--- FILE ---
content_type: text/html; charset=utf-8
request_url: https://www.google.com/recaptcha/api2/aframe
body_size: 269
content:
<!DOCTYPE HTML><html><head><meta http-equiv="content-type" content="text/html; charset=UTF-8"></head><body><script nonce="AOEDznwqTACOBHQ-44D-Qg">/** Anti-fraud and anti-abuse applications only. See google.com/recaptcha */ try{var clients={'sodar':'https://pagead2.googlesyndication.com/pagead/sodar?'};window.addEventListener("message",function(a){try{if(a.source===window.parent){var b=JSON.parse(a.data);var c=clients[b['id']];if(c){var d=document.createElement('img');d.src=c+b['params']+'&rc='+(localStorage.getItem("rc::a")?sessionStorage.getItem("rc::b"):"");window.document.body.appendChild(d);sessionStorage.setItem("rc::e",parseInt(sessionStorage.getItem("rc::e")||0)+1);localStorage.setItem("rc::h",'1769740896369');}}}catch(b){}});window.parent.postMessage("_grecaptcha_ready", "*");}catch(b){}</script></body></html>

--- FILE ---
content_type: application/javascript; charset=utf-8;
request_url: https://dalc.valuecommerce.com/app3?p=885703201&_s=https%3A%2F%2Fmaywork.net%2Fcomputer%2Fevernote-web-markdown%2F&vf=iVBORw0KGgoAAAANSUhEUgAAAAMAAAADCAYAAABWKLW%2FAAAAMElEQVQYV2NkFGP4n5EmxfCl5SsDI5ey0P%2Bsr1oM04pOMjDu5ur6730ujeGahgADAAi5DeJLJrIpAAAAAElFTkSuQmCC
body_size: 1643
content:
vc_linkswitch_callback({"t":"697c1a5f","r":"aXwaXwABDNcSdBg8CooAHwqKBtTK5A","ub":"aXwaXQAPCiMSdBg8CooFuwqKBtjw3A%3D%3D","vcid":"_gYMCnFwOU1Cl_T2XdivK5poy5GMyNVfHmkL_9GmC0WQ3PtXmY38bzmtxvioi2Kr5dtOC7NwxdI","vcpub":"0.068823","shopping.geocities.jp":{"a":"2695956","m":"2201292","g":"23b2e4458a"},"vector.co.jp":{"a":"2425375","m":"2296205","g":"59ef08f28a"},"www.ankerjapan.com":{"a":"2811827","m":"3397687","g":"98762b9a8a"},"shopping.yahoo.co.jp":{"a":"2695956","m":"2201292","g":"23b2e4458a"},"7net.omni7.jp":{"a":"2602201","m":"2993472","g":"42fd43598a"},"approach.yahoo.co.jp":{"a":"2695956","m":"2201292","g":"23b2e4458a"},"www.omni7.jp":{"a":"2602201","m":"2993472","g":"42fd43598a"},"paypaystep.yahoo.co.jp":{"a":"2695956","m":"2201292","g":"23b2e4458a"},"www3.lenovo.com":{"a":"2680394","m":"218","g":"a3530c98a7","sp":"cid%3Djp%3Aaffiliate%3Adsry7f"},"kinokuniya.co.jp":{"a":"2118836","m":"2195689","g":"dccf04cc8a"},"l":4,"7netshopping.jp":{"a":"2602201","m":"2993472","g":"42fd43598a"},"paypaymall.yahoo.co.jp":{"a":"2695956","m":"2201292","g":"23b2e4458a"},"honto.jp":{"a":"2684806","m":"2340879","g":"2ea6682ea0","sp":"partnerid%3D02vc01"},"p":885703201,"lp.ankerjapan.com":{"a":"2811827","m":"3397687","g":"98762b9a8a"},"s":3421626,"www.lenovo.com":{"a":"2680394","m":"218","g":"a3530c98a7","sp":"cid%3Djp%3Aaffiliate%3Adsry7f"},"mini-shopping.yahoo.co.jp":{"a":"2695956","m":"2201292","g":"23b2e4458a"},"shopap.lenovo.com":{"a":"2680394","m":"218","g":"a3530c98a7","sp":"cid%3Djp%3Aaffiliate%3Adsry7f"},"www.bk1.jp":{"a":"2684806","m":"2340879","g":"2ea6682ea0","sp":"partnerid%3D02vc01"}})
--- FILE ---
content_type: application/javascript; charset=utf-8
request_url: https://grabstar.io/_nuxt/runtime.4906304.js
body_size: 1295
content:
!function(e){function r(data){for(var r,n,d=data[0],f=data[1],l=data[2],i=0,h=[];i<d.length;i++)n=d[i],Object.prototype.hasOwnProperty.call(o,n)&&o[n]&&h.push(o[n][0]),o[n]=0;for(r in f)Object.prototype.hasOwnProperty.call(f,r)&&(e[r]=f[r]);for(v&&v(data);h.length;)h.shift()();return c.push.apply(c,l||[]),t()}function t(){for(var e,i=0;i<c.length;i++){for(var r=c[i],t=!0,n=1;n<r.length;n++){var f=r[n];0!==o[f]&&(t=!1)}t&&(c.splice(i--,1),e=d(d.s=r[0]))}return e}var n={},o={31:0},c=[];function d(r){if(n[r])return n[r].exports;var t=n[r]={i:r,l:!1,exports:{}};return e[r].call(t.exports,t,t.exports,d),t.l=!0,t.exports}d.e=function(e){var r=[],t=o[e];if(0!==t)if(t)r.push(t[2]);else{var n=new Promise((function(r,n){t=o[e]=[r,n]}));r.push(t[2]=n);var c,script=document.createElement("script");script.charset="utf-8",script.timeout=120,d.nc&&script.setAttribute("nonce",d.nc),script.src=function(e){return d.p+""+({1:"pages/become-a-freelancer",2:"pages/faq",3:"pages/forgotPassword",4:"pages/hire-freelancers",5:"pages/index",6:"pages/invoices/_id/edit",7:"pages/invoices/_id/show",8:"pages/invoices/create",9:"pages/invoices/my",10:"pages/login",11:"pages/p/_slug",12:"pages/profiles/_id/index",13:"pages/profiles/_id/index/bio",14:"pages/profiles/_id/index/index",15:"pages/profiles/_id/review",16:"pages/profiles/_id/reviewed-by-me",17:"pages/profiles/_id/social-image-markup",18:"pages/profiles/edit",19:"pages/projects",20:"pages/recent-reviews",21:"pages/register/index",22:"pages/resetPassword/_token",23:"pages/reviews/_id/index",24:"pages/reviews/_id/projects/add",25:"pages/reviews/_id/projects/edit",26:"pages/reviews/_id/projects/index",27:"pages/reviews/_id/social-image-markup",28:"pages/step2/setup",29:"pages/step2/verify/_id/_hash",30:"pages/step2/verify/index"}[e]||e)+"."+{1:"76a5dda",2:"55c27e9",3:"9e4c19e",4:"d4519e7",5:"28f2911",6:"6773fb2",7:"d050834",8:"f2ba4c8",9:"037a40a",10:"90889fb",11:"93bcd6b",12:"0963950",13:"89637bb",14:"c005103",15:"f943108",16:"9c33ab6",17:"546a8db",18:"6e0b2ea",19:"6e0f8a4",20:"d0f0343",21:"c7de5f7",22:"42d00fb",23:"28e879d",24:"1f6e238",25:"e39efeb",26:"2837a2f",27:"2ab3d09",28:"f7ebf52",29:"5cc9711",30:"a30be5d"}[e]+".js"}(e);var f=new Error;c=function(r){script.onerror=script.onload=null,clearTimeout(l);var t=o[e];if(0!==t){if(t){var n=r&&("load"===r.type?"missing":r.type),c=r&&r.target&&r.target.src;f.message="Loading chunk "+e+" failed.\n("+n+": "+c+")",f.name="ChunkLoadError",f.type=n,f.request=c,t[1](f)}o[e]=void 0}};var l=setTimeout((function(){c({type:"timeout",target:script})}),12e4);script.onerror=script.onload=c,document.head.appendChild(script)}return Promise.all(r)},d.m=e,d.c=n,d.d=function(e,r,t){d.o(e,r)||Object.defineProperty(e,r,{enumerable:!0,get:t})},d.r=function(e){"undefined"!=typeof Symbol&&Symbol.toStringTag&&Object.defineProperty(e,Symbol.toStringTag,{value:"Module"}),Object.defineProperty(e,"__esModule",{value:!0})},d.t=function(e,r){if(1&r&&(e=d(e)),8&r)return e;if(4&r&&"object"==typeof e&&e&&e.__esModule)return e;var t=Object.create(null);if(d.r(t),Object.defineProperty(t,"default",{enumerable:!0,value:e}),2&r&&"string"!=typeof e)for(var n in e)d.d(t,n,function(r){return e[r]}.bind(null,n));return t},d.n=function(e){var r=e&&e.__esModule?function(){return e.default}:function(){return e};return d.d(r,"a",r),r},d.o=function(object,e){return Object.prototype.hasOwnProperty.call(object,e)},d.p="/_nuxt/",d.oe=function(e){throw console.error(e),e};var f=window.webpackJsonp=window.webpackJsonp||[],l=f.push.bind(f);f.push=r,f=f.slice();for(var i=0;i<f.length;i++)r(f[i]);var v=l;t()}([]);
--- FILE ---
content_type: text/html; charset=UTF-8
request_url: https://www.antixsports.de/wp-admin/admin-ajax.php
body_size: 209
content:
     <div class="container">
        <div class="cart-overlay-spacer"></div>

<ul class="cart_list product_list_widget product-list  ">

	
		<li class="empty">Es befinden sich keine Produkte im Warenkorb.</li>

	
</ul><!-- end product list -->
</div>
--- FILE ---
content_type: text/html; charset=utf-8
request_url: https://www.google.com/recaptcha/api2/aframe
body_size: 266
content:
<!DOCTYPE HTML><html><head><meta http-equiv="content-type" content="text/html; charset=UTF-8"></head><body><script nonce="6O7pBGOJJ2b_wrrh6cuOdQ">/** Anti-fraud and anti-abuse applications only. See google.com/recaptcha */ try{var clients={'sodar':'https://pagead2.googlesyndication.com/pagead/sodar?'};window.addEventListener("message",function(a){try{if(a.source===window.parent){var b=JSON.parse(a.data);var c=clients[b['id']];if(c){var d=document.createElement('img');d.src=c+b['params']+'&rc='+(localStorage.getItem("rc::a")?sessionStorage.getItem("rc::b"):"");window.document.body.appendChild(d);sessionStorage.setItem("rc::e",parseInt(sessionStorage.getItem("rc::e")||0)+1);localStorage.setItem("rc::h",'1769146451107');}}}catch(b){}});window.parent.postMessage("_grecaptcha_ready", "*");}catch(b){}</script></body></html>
◇ ◇ ◇ ◇ ◇
## Task to carry out
Return exactly the run of lines that opens with the one containing "body_size: 266" and closes with the last line of the records above.

## Your response
body_size: 266
content:
<!DOCTYPE HTML><html><head><meta http-equiv="content-type" content="text/html; charset=UTF-8"></head><body><script nonce="6O7pBGOJJ2b_wrrh6cuOdQ">/** Anti-fraud and anti-abuse applications only. See google.com/recaptcha */ try{var clients={'sodar':'https://pagead2.googlesyndication.com/pagead/sodar?'};window.addEventListener("message",function(a){try{if(a.source===window.parent){var b=JSON.parse(a.data);var c=clients[b['id']];if(c){var d=document.createElement('img');d.src=c+b['params']+'&rc='+(localStorage.getItem("rc::a")?sessionStorage.getItem("rc::b"):"");window.document.body.appendChild(d);sessionStorage.setItem("rc::e",parseInt(sessionStorage.getItem("rc::e")||0)+1);localStorage.setItem("rc::h",'1769146451107');}}}catch(b){}});window.parent.postMessage("_grecaptcha_ready", "*");}catch(b){}</script></body></html>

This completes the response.